More dangerous than that is our human capability to understand data. Good data is expensive. We carefully set up questions to ask, and we build tools to test these questions. The data that comes out is carefully catered to our five sense organs. There could be many data lost during this projection. There could be data that we cannot build sensors to capture because we do not know what would the nature of these data be to begin with.

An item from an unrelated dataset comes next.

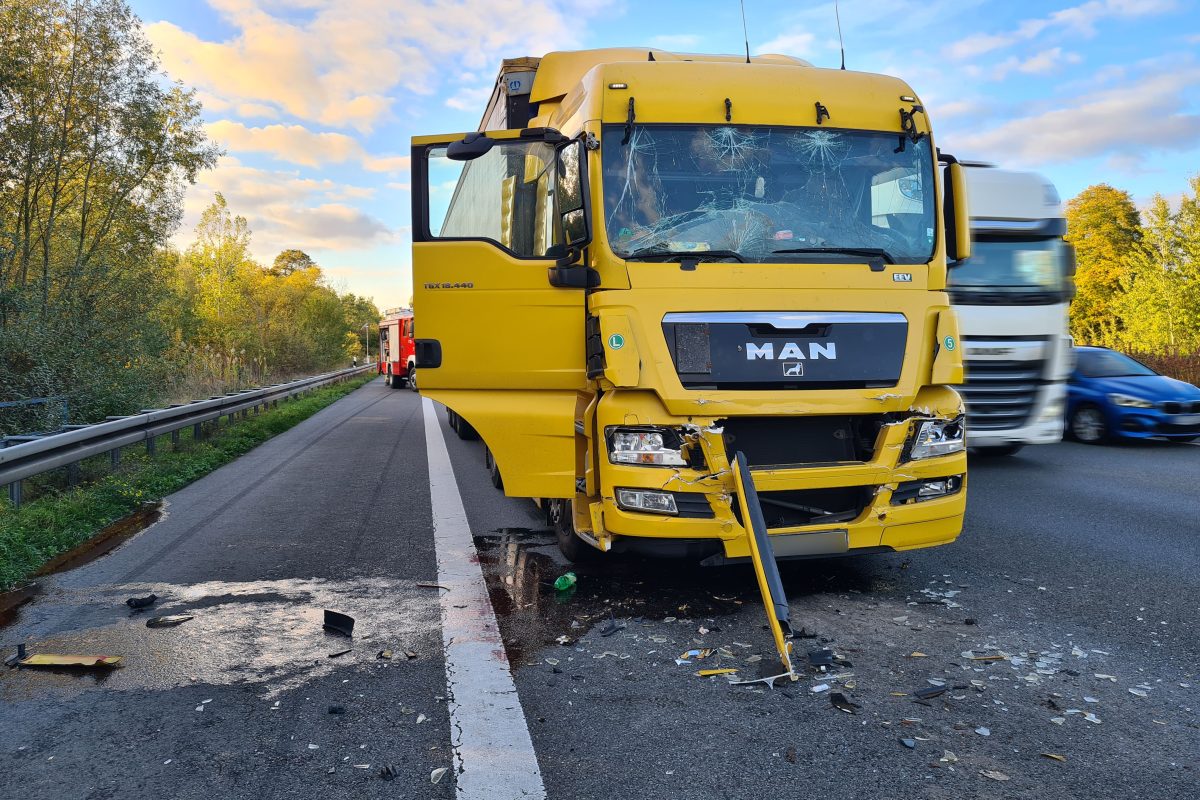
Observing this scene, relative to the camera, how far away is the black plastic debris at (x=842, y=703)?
3.24m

Computation is not comprehension

The data that we capture, and given the volume of the data we produce nowadays, is in many cases incomprehensible. Many people argue that we can compute — run algorithms and crunch numbers using supercomputers. Let me suggest that computation does not necessarily mean comprehension. Even if we manage to crunch numbers in the most elegant supercomputers of distant future, the results do not necessarily help us, we may not comprehend what it means, with our current cognitive abilities. It may take a more evolved ultra-human to ask smarter questions and answer them, but they might as well face similar troubles in their scale.

Human and social factors

Lastly, but not the least, science is done by social animals who want recognition and satisfaction from their work. Plagiarism pops up. Politics to publish in prestigious journals. Journalists misinterpreting conclusions and scaring/demotivating people. Or motivating people about the wrong things. All sorts of things happen that hinder the progress of asking questions that matter.

Why we still do science

I don’t know about others, but it provides me comfort and peace, just what faith provides to many. Humans are curious, and we want to explain the things around us. It is a miracle that our world is comprehensible and describable (as told by Einstein). I personally believe that we should find peace in that miracle, while accepting the fact that a lot of the knowledge around us are too complex to describe and make connections.

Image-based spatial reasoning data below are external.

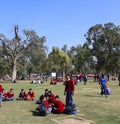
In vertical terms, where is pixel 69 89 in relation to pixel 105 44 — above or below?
below

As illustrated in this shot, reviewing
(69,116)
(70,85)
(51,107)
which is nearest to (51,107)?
(51,107)

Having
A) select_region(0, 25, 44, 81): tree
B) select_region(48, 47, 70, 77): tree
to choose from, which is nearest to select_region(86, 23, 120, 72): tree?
select_region(48, 47, 70, 77): tree

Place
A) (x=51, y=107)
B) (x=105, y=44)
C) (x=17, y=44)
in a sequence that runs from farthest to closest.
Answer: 1. (x=105, y=44)
2. (x=17, y=44)
3. (x=51, y=107)

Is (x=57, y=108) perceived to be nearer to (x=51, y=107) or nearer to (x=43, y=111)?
(x=51, y=107)

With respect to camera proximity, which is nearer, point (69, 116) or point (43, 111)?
point (69, 116)

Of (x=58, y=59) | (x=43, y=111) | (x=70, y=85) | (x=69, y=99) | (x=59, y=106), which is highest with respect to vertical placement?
(x=58, y=59)

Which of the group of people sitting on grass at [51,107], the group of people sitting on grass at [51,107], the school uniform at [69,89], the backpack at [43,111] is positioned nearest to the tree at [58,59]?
the school uniform at [69,89]

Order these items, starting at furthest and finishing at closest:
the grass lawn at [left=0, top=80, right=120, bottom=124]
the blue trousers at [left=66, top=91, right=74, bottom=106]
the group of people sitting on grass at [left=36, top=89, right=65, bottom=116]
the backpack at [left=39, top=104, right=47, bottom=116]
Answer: the blue trousers at [left=66, top=91, right=74, bottom=106]
the group of people sitting on grass at [left=36, top=89, right=65, bottom=116]
the backpack at [left=39, top=104, right=47, bottom=116]
the grass lawn at [left=0, top=80, right=120, bottom=124]

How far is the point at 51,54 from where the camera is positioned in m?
90.8

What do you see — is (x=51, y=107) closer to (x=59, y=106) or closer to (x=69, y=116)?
(x=59, y=106)

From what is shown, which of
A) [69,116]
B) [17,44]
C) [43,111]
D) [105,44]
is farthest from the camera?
[105,44]

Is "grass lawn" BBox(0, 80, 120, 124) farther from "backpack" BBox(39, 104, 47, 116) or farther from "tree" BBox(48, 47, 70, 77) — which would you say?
"tree" BBox(48, 47, 70, 77)

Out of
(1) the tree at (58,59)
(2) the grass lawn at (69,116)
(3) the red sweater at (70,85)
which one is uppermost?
(1) the tree at (58,59)

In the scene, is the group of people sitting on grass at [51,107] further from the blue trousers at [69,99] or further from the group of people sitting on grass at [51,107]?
the blue trousers at [69,99]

No, religion is still not an answer to big questions

It’s easy to point to an entity who has answers to all these questions. However, I think religion should not be favored by default though. There are questions that cannot be answered by science, and cannot be captured by the naïveté of miracles that religion promises. Religion has its place for a different level of comfort, but is not a substitute for scientific exploration.

One thought on “The fallacy of unlimited scientific understanding

  1. What a clear expression of how our own sentient and physical abilities limit our capacity to comprehend available data. Surely it’s possible data we cannot comprehend present noise in the data we have a hope to comprehend. Yet try, we must.